Architecture Overview
┌─────────────────────────────────────────────────────────────┐
│ HTML Generation System │
├─────────────────────────────────────────────────────────────┤
│ Factory Pattern │
│ ├── HTMLGeneratorFactory │
│ └── Source-specific Generator Instances │
├─────────────────────────────────────────────────────────────┤
│ Base System │
│ ├── BaseHTMLGenerator (Abstract) │
│ ├── Base Templates ({{}} syntax) │
│ └── Configuration Schema │
├─────────────────────────────────────────────────────────────┤
│ Source-Specific Implementations │
│ ├── htmlgen/hn/ │
│ │ ├── config.yaml │
│ │ ├── generator.py │
│ │ └── templates/ (overrides) │
│ ├── htmlgen// │
│ └── htmlgen/lb/ │
└─────────────────────────────────────────────────────────────┘
Key Features
1. Configuration-Driven Behavior
# htmlgen/hn/config.yaml
comments:
enabled: true
pattern: '\*\*Anonymous\*\*\s*\(\[profile\]\([^)]*\)\)'
conditional_display: true
navigation:
breadcrumb_style: "technical"
date_format: "YYYY-MM-DD"
layout:
template_set: "base"
custom_css_classes:
- "hn-style"
- "tech-focused"
2. Template System with Override Capability
Base Templates htmlgen/base/templates/ using clean {{}} syntax
Source Overrides htmlgen/[source]/templates/ for custom layouts
Fallback Logic Jinja2 with string replacement fallback
3. Privacy-Compliant Comment Processing
def count_comments(self, comments_file: Path) -> int:
pattern = self.source_config['comments']['pattern']
matches = re.findall(pattern, content)
return len(matches)
4. Validation and Testing
JSON Schema validation for all configurations
Comprehensive test suite with 100% pass rate
Source-specific pattern validation
Benefits
Maintainability No more monolithic conditional logic
Extensibility Easy to add new sources with YAML config
Consistency Standardized configuration schema
Privacy Built-in anonymization pattern support
Performance Template caching and optimization
Testing Isolated testing per source
Usage Example
# Automatic factory instantiation
generator = HTMLGeneratorFactory.create_generator("hn")
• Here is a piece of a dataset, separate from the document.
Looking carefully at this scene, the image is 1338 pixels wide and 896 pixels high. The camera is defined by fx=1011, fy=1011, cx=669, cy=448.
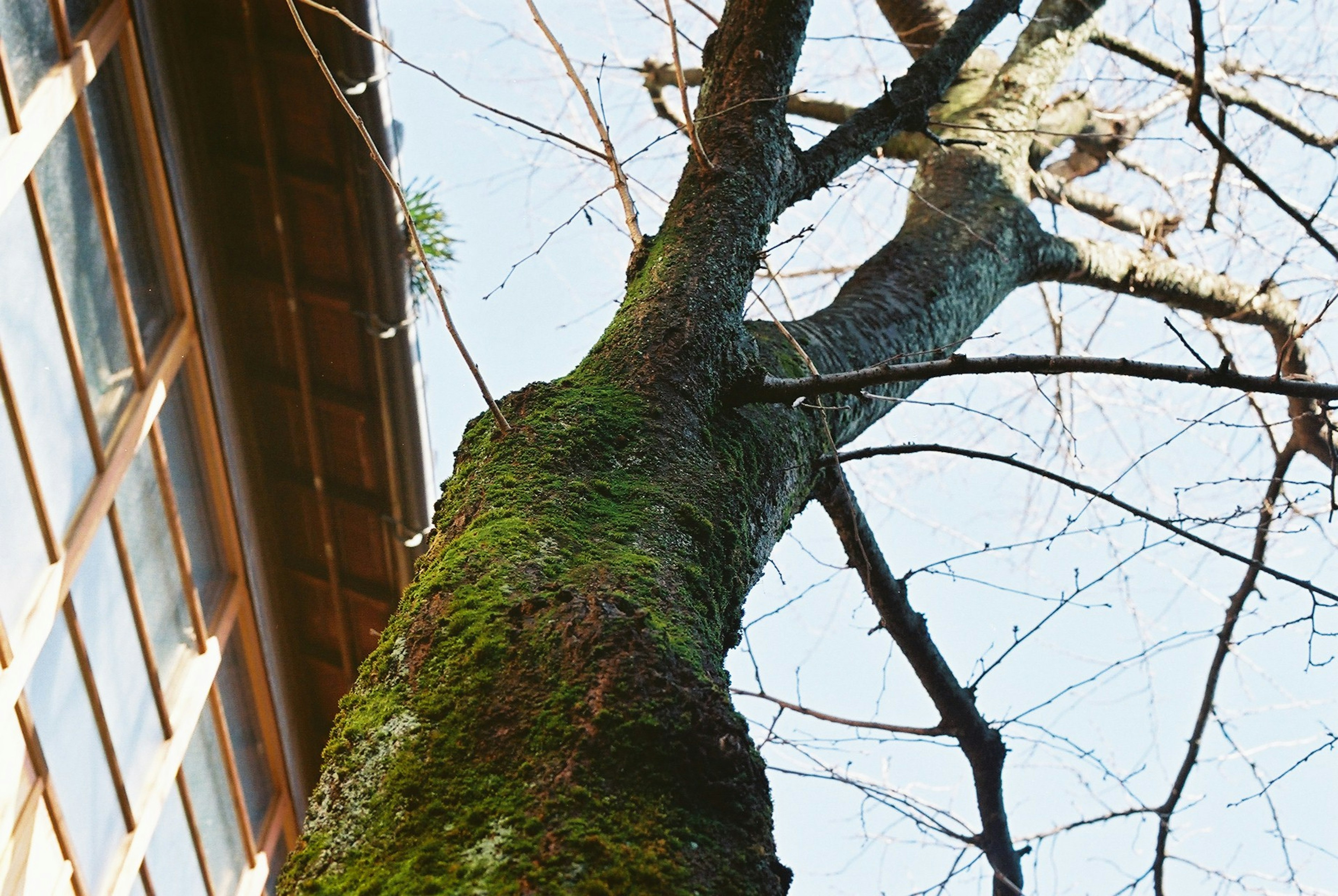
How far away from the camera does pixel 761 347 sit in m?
2.14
# Source-specific behavior from config
comment_count = generator.count_comments(comments_file)
should_show = generator.should_show_comment_link(comment_count)
# Template rendering with source customization
html_content = generator.render_template("article.html", context)
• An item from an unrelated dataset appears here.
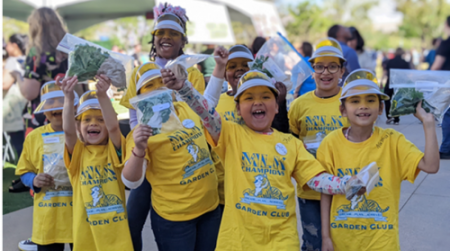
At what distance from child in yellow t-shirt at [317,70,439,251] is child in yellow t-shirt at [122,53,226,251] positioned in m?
0.77

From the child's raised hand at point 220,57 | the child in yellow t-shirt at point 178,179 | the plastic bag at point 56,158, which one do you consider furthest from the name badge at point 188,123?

Privacy & Anonymization Architecture
Comment Processing Pipeline
Collection Comments fetched from source APIs
Anonymization Usernames replaced with "Anonymous"
Link Preservation Profile URLs preserved for reference
Pattern Recognition Source-specific regex patterns match anonymized format
HTML Generation Templates render privacy-compliant output
Legal Compliance Features
No personal username storage
Anonymous-only display in all outputs
Functional profile links preserved
Transparent privacy policy
Source attribution maintained
Design Principles
Separation of Concerns Config vs logic clearly separated
Single Responsibility Each component has focused purpose
Open/Closed Open for extension, closed for modification
DRY No code duplication across sources
Performance Session pooling and connection optimization
Testability Comprehensive testing at all levels
Maintainability Clear patterns and documentation
Privacy by Design Built-in anonymization and compliance
Template Modularity Reusable components with override capability
This architecture provides the foundation for scalable, maintainable news source management with optimal performance characteristics.